▶ _Request_
Write out the data from its start up to and including the line with "135L0 162L21 231L65", swapping "mask_w" for "mask_width" and leaving everything else unchanged. Leave the pictures out of your answer.

Dataset items:
- - - -

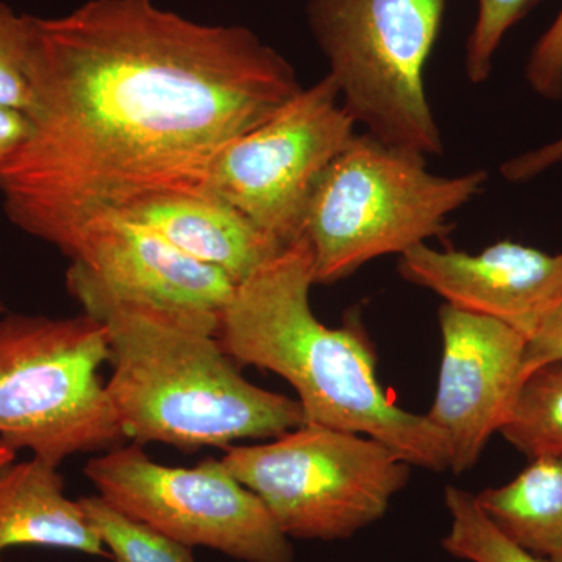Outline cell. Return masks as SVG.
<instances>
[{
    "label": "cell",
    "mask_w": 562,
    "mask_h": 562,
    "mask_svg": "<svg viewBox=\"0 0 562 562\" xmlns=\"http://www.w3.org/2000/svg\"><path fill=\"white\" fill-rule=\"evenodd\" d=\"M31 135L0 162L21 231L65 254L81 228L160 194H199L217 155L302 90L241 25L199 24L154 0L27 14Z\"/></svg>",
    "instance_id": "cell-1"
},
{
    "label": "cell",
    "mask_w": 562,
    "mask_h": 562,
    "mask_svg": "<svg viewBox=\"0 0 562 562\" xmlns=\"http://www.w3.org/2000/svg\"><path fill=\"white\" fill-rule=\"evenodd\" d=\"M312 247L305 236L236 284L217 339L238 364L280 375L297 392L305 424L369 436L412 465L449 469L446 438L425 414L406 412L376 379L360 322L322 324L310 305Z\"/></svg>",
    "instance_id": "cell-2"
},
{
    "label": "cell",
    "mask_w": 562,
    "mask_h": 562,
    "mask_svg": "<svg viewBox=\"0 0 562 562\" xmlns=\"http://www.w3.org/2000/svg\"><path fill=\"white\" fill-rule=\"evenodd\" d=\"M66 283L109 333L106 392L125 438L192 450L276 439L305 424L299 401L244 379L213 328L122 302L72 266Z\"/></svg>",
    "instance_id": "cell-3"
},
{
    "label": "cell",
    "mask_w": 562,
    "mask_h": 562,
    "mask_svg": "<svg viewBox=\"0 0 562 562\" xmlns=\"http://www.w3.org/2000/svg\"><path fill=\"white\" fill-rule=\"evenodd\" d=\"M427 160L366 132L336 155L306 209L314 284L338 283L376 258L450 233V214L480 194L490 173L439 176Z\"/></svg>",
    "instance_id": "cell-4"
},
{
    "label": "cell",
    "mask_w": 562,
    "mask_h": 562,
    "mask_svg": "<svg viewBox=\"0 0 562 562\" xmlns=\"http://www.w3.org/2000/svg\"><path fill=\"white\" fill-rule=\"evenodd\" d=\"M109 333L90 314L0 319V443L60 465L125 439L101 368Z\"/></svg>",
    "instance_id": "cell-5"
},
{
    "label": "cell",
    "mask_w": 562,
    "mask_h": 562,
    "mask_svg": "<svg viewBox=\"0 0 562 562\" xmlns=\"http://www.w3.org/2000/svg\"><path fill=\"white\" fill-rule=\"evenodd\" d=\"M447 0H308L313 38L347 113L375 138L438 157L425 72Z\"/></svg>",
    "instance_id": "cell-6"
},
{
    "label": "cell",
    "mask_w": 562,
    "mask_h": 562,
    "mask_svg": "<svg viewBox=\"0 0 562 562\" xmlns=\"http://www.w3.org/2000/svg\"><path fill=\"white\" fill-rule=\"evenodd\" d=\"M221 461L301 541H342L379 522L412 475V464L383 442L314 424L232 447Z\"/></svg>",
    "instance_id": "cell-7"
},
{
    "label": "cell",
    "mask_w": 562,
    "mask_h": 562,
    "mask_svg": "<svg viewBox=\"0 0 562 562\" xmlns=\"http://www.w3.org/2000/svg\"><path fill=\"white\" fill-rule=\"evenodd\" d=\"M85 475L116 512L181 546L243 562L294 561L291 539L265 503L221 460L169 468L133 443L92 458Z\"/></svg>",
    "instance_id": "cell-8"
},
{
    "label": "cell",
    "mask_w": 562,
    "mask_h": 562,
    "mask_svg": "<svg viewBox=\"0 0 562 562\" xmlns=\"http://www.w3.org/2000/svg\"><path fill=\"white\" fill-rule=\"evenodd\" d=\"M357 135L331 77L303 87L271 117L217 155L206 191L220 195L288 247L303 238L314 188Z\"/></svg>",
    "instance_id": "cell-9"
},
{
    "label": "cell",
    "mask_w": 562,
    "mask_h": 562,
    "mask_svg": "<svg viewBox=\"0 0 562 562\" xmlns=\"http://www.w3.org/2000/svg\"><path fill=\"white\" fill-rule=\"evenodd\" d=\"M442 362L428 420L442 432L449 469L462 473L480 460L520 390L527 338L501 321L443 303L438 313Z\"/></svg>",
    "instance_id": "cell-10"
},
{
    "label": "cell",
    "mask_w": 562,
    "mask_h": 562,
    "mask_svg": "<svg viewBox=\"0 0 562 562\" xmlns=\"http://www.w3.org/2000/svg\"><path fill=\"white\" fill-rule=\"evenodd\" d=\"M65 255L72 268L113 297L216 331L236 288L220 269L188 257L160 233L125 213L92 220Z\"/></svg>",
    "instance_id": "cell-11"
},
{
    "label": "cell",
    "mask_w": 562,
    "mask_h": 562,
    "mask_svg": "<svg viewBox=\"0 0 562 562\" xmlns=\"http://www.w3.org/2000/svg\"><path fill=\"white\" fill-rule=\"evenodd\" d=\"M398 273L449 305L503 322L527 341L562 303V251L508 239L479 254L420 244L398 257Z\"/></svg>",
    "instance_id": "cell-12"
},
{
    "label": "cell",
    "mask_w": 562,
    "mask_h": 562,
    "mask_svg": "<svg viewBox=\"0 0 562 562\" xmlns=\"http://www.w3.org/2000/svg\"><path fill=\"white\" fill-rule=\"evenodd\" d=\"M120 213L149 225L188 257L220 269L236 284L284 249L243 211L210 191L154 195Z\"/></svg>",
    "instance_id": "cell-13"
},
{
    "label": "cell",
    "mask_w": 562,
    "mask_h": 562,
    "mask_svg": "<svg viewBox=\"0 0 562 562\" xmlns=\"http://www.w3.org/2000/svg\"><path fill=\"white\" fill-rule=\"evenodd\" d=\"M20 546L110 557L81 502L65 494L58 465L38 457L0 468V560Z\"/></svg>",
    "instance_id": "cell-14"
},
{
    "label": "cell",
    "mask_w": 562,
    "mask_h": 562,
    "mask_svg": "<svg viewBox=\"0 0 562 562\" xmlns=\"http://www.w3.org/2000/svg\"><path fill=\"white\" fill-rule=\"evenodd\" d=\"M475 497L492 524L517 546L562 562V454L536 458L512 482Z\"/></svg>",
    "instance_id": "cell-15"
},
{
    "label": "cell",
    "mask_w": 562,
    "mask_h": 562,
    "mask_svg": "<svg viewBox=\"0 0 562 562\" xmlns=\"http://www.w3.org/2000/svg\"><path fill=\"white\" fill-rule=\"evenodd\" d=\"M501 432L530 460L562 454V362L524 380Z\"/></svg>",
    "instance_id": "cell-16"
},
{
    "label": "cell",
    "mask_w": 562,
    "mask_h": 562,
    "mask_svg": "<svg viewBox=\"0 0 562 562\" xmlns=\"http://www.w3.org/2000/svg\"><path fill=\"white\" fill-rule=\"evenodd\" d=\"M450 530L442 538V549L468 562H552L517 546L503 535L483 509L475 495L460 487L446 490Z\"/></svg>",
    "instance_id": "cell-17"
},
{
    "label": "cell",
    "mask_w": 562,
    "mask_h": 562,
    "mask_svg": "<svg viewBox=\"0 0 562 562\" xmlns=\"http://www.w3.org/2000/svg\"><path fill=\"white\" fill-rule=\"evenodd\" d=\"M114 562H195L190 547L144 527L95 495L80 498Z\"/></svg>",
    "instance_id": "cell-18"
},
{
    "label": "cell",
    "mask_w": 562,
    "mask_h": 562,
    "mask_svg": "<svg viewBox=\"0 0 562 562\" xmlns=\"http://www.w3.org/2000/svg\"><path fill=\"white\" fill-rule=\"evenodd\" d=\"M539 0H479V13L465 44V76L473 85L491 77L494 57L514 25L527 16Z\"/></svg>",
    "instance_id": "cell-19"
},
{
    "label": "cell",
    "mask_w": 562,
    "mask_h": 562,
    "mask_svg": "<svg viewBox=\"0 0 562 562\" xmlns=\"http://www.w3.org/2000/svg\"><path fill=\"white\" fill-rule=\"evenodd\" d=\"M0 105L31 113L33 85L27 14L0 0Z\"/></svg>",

- - - -

▶ _Right answer_
Outline cell. Return masks as SVG.
<instances>
[{
    "label": "cell",
    "mask_width": 562,
    "mask_h": 562,
    "mask_svg": "<svg viewBox=\"0 0 562 562\" xmlns=\"http://www.w3.org/2000/svg\"><path fill=\"white\" fill-rule=\"evenodd\" d=\"M31 135L0 162L21 231L65 254L81 228L160 194H199L217 155L302 90L241 25L199 24L154 0L27 14Z\"/></svg>",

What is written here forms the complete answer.